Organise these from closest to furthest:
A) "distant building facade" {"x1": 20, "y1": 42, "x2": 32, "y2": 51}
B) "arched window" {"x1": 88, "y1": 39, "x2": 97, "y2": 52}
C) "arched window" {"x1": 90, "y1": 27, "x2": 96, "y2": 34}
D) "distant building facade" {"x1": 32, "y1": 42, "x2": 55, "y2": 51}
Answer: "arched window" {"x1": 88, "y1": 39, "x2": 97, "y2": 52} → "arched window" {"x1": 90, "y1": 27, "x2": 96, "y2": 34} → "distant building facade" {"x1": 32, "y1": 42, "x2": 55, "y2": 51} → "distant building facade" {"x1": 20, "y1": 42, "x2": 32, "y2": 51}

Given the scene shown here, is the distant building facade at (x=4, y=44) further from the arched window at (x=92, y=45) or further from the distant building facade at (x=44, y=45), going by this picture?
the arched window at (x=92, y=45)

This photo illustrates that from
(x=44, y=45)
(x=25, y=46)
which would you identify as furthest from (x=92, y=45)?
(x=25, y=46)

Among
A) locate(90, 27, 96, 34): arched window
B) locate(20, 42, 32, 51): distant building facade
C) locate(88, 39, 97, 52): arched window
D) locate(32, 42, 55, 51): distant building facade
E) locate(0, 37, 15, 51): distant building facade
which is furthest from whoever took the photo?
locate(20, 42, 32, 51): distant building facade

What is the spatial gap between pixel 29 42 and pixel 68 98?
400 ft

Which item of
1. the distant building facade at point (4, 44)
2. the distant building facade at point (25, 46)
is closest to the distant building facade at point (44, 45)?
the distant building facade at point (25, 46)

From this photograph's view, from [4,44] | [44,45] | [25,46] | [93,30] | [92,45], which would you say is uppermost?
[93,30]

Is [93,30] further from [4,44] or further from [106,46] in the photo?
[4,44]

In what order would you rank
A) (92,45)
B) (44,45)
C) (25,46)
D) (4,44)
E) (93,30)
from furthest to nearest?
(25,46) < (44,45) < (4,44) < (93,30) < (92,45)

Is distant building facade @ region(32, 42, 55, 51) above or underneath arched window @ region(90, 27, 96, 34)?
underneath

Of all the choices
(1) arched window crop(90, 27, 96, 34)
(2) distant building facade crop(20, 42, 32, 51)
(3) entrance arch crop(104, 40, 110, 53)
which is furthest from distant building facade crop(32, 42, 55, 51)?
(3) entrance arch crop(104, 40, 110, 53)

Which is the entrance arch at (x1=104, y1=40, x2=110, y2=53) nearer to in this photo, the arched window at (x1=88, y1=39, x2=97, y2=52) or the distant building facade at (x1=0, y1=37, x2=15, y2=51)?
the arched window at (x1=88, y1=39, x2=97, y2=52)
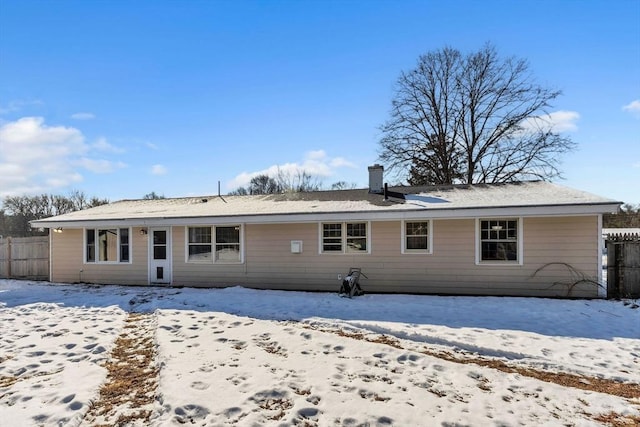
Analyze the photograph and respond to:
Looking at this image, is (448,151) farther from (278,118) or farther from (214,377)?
(214,377)

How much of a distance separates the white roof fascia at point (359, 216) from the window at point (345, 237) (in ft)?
1.49

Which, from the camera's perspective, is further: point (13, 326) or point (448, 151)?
point (448, 151)

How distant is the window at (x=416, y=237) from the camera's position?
1020 centimetres

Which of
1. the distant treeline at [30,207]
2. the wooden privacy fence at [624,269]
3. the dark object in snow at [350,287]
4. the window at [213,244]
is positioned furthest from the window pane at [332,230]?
the distant treeline at [30,207]

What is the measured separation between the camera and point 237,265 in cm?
1162

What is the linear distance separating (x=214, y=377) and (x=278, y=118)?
498 inches

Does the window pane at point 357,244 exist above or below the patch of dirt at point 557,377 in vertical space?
above

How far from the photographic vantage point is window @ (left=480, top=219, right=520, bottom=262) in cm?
965

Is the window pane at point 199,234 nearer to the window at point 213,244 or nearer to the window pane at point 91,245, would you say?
the window at point 213,244

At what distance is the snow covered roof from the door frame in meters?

= GIVEN INSTRUCTION =
Convert the lines from the one containing "Does the window" through the end into a Markdown table with columns Row and Line, leaving out blank lines.

= SOLUTION BELOW =
| Row | Line |
|---|---|
| 1 | Does the window pane at point 357,244 exist above or below the patch of dirt at point 557,377 in vertical space? |
| 2 | above |
| 3 | How far from the photographic vantage point is window @ (left=480, top=219, right=520, bottom=262) in cm? |
| 4 | 965 |
| 5 | Is the window pane at point 199,234 nearer to the window at point 213,244 or nearer to the window pane at point 91,245, would you say? |
| 6 | the window at point 213,244 |
| 7 | At what distance is the snow covered roof from the door frame in meters? |